Medusa - The roots of the Medusa legends go far aback into the prehistory of ancient Greece. Before the Titans and the Olympians, there was a race of gods called the Gorgons. The figure of the Medusa that has come down through history started out as a powerful female Gorgon deity.
She was a goddess of fertility, magic and reincarnation. Later, as the male gods pushed out and redefined the earlier female deities, the race of the Gorgons was discredited.
It was then that the idea of the Medusa as a hideous hag with snakes for hair was formed. Snakes were originally associated with the deity, but not in a negative way. The snake was a symbol of fertility and reincarnation, as well as a symbol of menstrual blood.
Menstrual blood was considered to be a substance of pure magic. For example, it was believed that if a woman held it in her body, it would form itself into a new human being.
Until the early 19th century, menstrual blood was thought to have medicinal powers. Both the traditional barber's pole and the symbol for medicine have their roots in this idea.

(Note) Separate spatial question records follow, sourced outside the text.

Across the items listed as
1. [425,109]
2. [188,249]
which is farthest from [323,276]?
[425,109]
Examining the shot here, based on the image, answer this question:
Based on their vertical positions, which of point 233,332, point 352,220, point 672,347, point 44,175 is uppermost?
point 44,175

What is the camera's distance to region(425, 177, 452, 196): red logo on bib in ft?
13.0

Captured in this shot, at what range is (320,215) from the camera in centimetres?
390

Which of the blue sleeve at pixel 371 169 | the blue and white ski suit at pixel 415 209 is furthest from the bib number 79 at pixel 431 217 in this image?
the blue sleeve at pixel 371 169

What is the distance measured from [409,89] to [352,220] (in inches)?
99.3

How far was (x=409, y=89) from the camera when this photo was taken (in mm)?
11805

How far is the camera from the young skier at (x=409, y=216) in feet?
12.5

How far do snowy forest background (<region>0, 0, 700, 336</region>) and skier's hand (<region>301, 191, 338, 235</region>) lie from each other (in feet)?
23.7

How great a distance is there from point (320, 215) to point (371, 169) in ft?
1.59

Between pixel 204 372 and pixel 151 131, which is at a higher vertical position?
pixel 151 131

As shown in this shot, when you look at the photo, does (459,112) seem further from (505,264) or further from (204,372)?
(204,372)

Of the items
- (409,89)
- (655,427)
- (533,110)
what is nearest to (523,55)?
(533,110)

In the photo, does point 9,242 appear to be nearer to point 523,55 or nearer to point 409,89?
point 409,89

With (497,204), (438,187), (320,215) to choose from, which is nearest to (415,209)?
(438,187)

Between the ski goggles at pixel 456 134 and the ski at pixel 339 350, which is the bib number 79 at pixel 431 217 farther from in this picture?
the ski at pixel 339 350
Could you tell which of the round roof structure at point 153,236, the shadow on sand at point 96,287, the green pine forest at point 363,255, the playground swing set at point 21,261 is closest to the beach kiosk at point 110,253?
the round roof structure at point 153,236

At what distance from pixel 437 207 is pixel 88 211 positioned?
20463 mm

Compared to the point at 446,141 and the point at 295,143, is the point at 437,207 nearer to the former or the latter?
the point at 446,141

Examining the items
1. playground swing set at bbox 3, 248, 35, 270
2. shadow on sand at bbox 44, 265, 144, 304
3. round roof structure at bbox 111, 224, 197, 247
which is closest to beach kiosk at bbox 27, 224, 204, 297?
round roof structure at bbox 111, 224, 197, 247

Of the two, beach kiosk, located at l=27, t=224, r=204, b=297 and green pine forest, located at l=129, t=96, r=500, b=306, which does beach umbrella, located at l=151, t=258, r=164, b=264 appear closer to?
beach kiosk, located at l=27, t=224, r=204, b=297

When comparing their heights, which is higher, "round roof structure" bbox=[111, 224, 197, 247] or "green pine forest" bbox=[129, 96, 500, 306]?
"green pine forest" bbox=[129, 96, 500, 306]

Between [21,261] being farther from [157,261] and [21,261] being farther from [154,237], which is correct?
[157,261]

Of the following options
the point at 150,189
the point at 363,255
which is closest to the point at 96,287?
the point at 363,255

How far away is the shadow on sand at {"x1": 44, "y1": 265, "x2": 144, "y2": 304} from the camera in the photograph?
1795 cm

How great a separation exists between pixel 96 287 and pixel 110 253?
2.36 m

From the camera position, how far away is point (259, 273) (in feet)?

The red and white stripes of the barber's pole originally represented the thigh of a woman with blood coming down it in streaks. Since snakes could represent menstrual blood, it replaced the red color to become the Caduceus - the medical logo with the two snakes encircling a staff.
With this sculpture, I wanted to show a Medusa as what she originally was - not a hideous hag, but an Earthen Goddess of power and secret magics. Also, as a fertility goddess, she would most probably be very beautiful.